Working data:

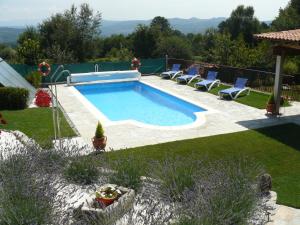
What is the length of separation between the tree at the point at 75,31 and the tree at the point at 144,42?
949 centimetres

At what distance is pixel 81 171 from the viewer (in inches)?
255

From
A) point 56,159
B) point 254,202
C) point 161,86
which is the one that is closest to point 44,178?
point 56,159

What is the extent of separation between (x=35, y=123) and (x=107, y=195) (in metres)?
7.43

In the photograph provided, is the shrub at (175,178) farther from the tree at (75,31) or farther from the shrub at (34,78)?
the tree at (75,31)

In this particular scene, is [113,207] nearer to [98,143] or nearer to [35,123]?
[98,143]

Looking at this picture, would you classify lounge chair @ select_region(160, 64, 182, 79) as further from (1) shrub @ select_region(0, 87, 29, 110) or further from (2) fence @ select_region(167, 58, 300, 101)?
(1) shrub @ select_region(0, 87, 29, 110)

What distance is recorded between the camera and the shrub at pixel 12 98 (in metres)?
14.2

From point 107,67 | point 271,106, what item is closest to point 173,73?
point 107,67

Work to be completed:
Print all the records above word for word, leaving out the pictures.

Task output:
What is the length of separation between the tree at the point at 75,31 and the tree at the point at 144,42?
949 centimetres

At what distance is pixel 81 171 from the viewer (in inches)?
255

From
A) point 56,159
B) point 254,202
C) point 161,86
which is the one that is closest to point 44,178?
point 56,159

What is the extent of separation between (x=35, y=123) and (x=107, y=195) (in metres)?
7.43

In the photograph provided, is the shrub at (175,178) farther from the tree at (75,31) or farther from the shrub at (34,78)?
the tree at (75,31)

In this particular scene, is [113,207] nearer to [98,143] or nearer to [35,123]?
[98,143]

Looking at this picture, would you classify lounge chair @ select_region(160, 64, 182, 79) as further from (1) shrub @ select_region(0, 87, 29, 110) or further from (2) fence @ select_region(167, 58, 300, 101)?
(1) shrub @ select_region(0, 87, 29, 110)

What distance is recorded between the camera and the shrub at pixel 12 98 (in metres)?
14.2

From point 107,67 | point 271,106, what item is closest to point 173,73?
point 107,67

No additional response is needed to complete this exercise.